■ Consignes
1. D'après l'extrait sur les prêtres lanceurs d'alerte, pendant combien de temps les journalistes du collectif We Report ont-ils enquêté sur la pédocriminalité au sein de l'Eglise catholique ?
2. Extrayez à l'identique, dans l'extrait sur les prêtres lanceurs d'alerte, le passage qui s'ouvre sur les mots « Le 30 novembre » et se clôt sur « La Revue dessinée. ».
3. Poursuivez l'extrait sur les prêtres lanceurs d'alerte au-delà de sa dernière phrase.

■ Extrait du document

══════════════════════════════

Dans le huis clos des diocèses, des prêtres se sont mobilisés pour dénoncer publiquement les manquements de l’Eglise dans sa gestion des affaires pédocriminelles.
Le 30 novembre 2021

- Scénaristes : Fabien Toulmé, Daphné Gastaldi, Mathieu Martiniere, Mathieu Périsse
- Dessinateur : Fabien Toulmé
- Famille : Roman graphique
- Editeur : La Revue Dessinée
Des journalistes du collectif We Report ont enquêté pendant plus de trois ans sur la pédocriminalité au sein de l’Eglise catholique. Après de nombreux articles, un ouvrage et une collaboration à Cash Investigation, ils ont mis en lumière le travail des prêtres lanceurs d’alerte dans une bande dessinée de reportage parue dans La Revue dessinée.
Résumé : Alors que l’Eglise réfléchit à des mesures contre les abus sexuels avec la commission Sauvé, il y a deux ans, un trio de journalistes et le dessinateur Fabien Toulmé se sont penchés sur les prêtres qui se sont évertués à mettre fin à l’omerta.

══════════════════════════════

■ Lignes de données
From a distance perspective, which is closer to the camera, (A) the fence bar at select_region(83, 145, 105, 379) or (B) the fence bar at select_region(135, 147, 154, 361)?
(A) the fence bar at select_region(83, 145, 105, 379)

══════════════════════════════

■ Réponses rédigées
1. Pendant plus de trois ans.

2.
Le 30 novembre 2021

- Scénaristes : Fabien Toulmé, Daphné Gastaldi, Mathieu Martiniere, Mathieu Périsse
- Dessinateur : Fabien Toulmé
- Famille : Roman graphique
- Editeur : La Revue Dessinée
Des journalistes du collectif We Report ont enquêté pendant plus de trois ans sur la pédocriminalité au sein de l’Eglise catholique. Après de nombreux articles, un ouvrage et une collaboration à Cash Investigation, ils ont mis en lumière le travail des prêtres lanceurs d’alerte dans une bande dessinée de reportage parue dans La Revue dessinée.

3.
Il y a encore peu, la loi du silence faisait foi au sein de l’Église. Les auteurs d’agression sexuelles sont passés entre les mailles du filet de la justice, couverts par leur hiérarchie. Mais depuis quelques années, les victimes témoignent, épaulées par des prêtres qui font à leur tour entendre leur voix. Parmi eux, le père Vignon a osé demander publiquement au cardinal Barbarin de démissionner, et s’est dès lors retrouvé propulsé sur le devant de la scène. Le quatuor d’auteurs-dessinateur fait la lumière sur les actions de ces « Justes » de l’Église, « longtemps restés dans l’ombre, de peur de se voir sanctionner », ainsi que le souligne Mathieu Martiniere. Grâce à une narration astucieuse, cette BD-reportage met à l’honneur leurs combats mais aussi leurs errements et, pour certains d’entre eux, leurs blessures. Le lecteur qui n’aurait pas pris connaissance des articles de We Report ou du reportage de Cash Investigation peut d’abord être surpris de découvrir l’existence d’une justice à deux vitesses qui, il y a encore peu, se pensait comme en-dehors du droit commun.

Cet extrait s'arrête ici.